At the foot of the stairs, I listened, heard only cries and moans. I led the widow to the shadowed alcove by the stairs and motioned for her to be still.
“Jefrey,” I whispered, and pointed toward the door to his closet. “Wait.”
I went, Petey at my side, ghostly dancers twirling about me. Blink they were there-blink again, gone. I put my ear to the door.
“I cannot, no, I cannot.”
Petey growled.
“Quiet,” I hissed. Then I heard Jefrey snore, and I opened the door.
While I gathered him up, I pondered my next move. It seemed simple enough-just sneak out the front and wake the Watch. The storm would hide us. Once away, we’d be impossible to find. With luck, they’d not know we were gone until the Watch came and told them.
I slung Jefrey over my shoulder and stepped back out into the ballroom and blinked away the phantom dancers about the time a crossbow clicked and sent a bolt all the way through my left arm, just above the elbow.
The widow shrieked and thunder boomed, loud enough to rattle windows. I dropped Jefrey and went down on one knee, trying to find the man in the shadows so I’d know which way to run.
Lightning flared and I found him, crouched in the dark on the other side of the staircase, five steps from the widow.
He lowered the crossbow, grinned, pulled out a long knife. He shouted something to his friends, but it was lost in the thunder.

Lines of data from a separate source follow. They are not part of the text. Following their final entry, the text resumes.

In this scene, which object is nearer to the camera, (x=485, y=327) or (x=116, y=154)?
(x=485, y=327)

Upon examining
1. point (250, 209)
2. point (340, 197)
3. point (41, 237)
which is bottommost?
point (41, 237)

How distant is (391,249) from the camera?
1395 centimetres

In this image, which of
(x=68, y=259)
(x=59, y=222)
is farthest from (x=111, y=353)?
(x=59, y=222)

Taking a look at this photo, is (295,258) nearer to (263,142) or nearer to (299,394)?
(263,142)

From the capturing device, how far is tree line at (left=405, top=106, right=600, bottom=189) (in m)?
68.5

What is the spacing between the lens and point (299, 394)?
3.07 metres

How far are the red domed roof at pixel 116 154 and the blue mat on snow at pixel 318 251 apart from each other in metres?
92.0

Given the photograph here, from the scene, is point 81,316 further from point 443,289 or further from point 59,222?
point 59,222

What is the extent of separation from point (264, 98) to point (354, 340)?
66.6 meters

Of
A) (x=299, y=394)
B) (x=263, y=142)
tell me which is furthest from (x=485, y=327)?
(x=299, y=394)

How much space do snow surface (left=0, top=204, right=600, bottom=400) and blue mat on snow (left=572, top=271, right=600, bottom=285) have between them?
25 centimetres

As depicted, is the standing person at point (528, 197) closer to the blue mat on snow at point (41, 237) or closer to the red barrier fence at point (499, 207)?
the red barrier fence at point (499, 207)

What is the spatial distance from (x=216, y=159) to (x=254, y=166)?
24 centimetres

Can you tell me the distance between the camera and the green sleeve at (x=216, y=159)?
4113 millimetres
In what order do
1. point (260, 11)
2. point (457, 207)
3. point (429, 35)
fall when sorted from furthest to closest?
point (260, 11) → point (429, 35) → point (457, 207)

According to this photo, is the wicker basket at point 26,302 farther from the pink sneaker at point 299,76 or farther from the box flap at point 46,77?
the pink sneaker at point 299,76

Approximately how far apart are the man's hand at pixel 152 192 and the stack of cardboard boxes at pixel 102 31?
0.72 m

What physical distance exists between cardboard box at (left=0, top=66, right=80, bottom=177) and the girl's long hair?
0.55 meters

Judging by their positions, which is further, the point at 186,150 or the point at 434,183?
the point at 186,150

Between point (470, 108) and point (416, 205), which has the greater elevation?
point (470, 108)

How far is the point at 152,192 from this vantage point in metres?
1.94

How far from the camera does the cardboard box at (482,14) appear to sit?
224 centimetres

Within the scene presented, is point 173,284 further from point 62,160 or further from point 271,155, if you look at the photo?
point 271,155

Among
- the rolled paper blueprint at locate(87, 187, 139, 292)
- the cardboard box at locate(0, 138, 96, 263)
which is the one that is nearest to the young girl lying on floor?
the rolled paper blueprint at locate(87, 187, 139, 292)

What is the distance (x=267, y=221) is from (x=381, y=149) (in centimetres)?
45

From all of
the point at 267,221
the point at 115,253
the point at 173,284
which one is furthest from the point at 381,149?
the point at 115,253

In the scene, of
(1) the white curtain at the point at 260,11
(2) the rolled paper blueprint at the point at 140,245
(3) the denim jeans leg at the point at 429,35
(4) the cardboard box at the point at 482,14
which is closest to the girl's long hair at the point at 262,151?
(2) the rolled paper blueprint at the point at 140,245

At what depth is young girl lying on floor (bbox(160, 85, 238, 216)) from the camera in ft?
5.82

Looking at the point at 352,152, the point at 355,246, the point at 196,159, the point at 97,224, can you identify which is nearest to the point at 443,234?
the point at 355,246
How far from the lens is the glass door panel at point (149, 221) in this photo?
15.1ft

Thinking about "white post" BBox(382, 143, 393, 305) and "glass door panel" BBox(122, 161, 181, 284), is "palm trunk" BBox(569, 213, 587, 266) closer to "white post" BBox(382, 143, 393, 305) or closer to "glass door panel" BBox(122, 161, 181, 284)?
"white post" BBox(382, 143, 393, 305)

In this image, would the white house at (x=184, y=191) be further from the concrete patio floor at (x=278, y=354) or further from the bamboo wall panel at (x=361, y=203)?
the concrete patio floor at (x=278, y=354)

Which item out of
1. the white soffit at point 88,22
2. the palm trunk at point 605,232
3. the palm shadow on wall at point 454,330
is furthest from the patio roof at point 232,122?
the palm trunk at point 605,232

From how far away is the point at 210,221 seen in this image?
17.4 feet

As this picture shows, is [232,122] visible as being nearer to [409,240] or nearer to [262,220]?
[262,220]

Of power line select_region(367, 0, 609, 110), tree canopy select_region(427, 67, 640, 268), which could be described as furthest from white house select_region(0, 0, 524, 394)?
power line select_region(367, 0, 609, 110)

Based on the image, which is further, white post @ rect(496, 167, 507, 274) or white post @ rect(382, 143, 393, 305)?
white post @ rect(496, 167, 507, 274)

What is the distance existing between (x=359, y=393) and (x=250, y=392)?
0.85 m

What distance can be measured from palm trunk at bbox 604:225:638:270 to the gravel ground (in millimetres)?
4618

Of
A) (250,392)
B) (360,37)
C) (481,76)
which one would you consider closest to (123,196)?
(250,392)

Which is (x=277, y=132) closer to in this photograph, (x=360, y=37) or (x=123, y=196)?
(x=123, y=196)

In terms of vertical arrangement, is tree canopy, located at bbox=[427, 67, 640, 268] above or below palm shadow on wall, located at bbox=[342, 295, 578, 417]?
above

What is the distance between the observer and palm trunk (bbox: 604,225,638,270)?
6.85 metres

Petey snarled. I’d heard that same snarl only half a dozen times, down in the tunnels. It was pure wolf, pure rage, sudden promise of a torn throat, of a leap and a bite and a wet red gush of blood.
The man heard it too. He heard it and he whirled, seeking its source, and a sudden rush of shadows broke from my side and threw itself full upon him.

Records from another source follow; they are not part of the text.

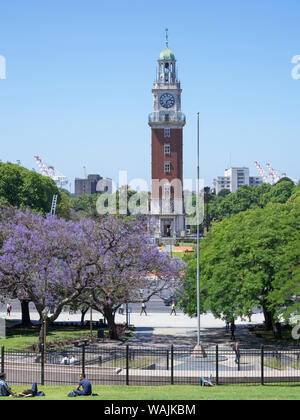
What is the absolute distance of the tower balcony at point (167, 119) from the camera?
102 metres

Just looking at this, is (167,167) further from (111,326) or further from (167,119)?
(111,326)

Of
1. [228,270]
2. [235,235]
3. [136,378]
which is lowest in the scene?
[136,378]

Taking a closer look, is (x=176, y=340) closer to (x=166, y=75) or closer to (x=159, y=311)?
(x=159, y=311)

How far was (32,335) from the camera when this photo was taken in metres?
37.0

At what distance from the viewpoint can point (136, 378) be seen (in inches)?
935

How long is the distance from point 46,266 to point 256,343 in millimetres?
12836

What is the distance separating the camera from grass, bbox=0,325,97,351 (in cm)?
3284

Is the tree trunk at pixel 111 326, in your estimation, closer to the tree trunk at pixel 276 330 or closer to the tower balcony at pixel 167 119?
the tree trunk at pixel 276 330

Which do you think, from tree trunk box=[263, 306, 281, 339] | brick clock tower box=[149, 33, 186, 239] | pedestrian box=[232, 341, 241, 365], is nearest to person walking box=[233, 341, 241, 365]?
pedestrian box=[232, 341, 241, 365]

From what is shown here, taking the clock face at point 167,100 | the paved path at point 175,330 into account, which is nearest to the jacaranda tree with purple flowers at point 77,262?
the paved path at point 175,330

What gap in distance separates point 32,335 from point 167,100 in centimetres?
7402

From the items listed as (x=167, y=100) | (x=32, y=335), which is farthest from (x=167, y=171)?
(x=32, y=335)

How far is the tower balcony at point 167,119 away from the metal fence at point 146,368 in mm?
78354
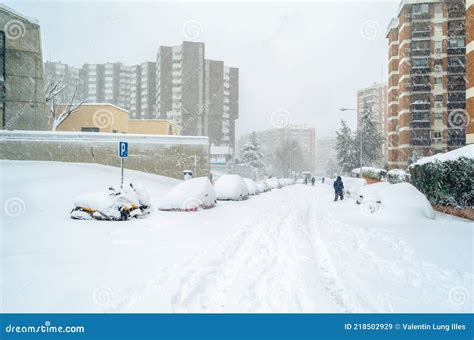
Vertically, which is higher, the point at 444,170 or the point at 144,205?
the point at 444,170

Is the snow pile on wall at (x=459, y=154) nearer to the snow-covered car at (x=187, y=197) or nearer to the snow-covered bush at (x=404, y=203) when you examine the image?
the snow-covered bush at (x=404, y=203)

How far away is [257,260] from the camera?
6.03m

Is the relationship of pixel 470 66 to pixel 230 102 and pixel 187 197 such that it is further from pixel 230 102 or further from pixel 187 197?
pixel 230 102

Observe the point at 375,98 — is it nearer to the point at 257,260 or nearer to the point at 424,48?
the point at 424,48

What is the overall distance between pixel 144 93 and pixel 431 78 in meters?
68.7

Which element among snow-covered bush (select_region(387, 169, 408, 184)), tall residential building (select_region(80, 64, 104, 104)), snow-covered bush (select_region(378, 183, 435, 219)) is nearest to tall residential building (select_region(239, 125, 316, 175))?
tall residential building (select_region(80, 64, 104, 104))

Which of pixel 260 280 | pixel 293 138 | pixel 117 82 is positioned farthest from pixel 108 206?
pixel 293 138

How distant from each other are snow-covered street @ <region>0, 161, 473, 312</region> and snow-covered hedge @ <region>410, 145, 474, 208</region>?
5.07ft

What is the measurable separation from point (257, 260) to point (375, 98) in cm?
13590

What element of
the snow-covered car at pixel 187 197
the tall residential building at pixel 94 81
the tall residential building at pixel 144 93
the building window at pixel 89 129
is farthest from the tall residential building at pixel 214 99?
the snow-covered car at pixel 187 197

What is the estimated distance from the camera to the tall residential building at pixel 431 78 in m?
46.9

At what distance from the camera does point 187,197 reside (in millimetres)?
12812

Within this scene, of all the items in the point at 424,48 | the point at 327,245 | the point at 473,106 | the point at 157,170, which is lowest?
the point at 327,245
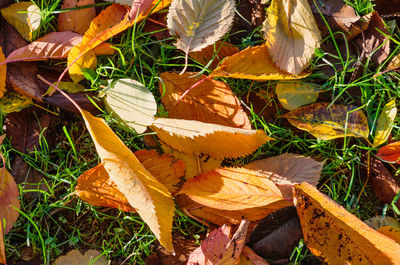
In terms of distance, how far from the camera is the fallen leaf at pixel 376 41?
1673 millimetres

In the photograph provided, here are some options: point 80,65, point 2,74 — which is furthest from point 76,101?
point 2,74

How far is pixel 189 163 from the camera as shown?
157cm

He fell. He flailed and kicked for a moment, long knife whipping and slashing and striking sparks off the tiles.
I rose. Blood ran down my arm, kept running, and I could feel it rush out new with each heartbeat. But I rose and stumbled toward the man, halfway there before I realized my own knife was gone, dropped, probably under Jefrey and too damned far away.
The widow stepped out of the shadows, a red-on-yellow Hang fish-urn in her hands. Without ceremony, she lifted it high above her head and hurled it down upon the man still wrestling emptiness on the floor at her feet.

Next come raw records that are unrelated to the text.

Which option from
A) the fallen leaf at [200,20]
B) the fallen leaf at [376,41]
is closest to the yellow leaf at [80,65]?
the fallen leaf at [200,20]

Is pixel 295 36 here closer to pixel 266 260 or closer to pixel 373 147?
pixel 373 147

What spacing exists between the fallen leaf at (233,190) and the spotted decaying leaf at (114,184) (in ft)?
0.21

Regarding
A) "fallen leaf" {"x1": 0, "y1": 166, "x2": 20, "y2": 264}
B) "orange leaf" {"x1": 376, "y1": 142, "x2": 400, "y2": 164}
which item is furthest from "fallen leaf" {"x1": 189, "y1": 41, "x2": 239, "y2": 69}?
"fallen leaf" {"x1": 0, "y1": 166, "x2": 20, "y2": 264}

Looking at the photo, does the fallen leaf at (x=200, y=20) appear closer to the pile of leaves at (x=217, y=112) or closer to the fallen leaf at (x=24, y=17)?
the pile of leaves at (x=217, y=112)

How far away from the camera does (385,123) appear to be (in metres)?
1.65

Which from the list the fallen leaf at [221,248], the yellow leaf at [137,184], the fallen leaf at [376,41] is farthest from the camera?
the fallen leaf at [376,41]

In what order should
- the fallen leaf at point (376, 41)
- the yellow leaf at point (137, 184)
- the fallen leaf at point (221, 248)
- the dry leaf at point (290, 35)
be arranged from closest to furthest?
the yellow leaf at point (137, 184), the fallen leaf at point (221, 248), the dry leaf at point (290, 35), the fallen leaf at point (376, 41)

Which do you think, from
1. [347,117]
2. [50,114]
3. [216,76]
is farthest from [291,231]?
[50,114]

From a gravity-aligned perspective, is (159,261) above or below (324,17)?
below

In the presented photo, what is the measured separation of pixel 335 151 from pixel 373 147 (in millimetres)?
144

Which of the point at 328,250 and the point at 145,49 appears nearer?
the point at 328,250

He rolled. She missed. The urn shattered, and the man cursed and rolled and caught her right knee with his hand. The widow screamed and kicked him hard in the face.
I leaped. He hadn’t seen me coming. Lightning cracked and burned, just past the stained-glass windows set high up in the walls, turning the floor red and green and a dark royal blue. I had just enough light to land a punch hard in his throat and shove my right knee hard into his groin as I fell. He gasped and I hit him again and then the widow pressed a long thin knife in my right hand and I buried the narrow blade deep in his throat.